Scope. The growing complexity of physical plants and control missions inevitably leads to increasing occurrence, diversity and severity of faults. Availability, defined as the probability that a system or equipment will operate satisfactory and effectively at any point of time, becomes a factor of increasing importance. Fault Tolerant Control (FTC) is a field of research that aims to increase availability and reduce the risk of safety hazards and other undesirable consequences by specifically designing control algorithms capable of maintaining stability and/or performance despite the occurrence of faults. This report presents a novel FTC solution based on a hierarchical architecture in which an adaptive critic controller is overseen by a supervisor managing a dynamic model bank of fault solutions. Findings and conclusions. The presented work has demonstrated that the implementation of a synergistic combination of a reconfigurable controller and a fault diagnosis and controller malfunction detection supervisor based on three distinct quality indexes generates an efficient and reliable FTC architecture. The application of adaptive critic designs as reconfigurable controllers is shown to give the hierarchical algorithm the degree of flexibility required to deal with both abrupt and incipient unknown changes in the plant dynamics due to faults.

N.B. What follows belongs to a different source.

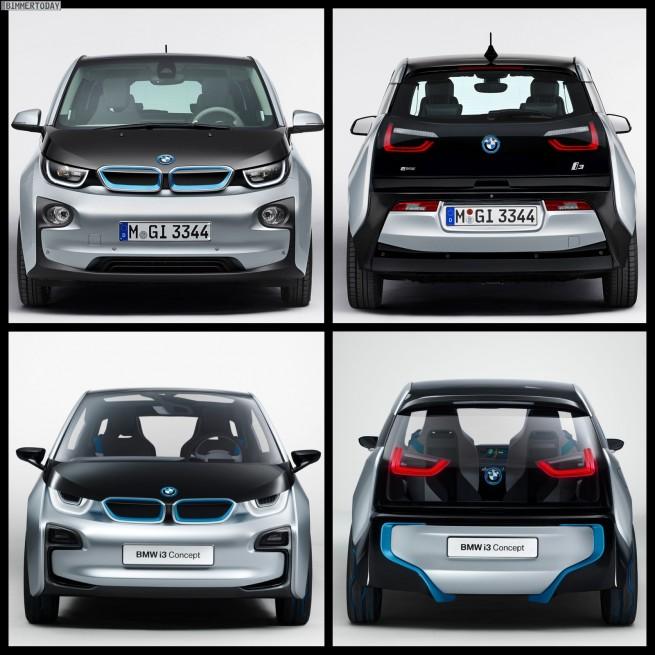 Bild-Vergleich-BMW-i3-Concept-2011-2013-IAA-04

The proposed supervisor system is used to accelerate the convergence of the method by loading new initial conditions to the controller when the plant is affected by a known abrupt fault. Moreover, the developed fault diagnosis decision logic is capable of recognizing new fault scenarios and assimilating them online to the dynamic model bank, along with parameters for the corresponding controller. The introduction of the weight quality index has made possible to distinguish between faults in the plant and controller malfunctions caused by online training divergence or local minima convergence. In order to achieve application-specific key FTC specifications, a methodology for initializing and tuning twelve distinct parameters of the quality indexes was also developed. Finally, a series of key steps that form the basis for the fault development information extraction module capable of providing the probability of occurrence of future faults to the user, are also included in this report.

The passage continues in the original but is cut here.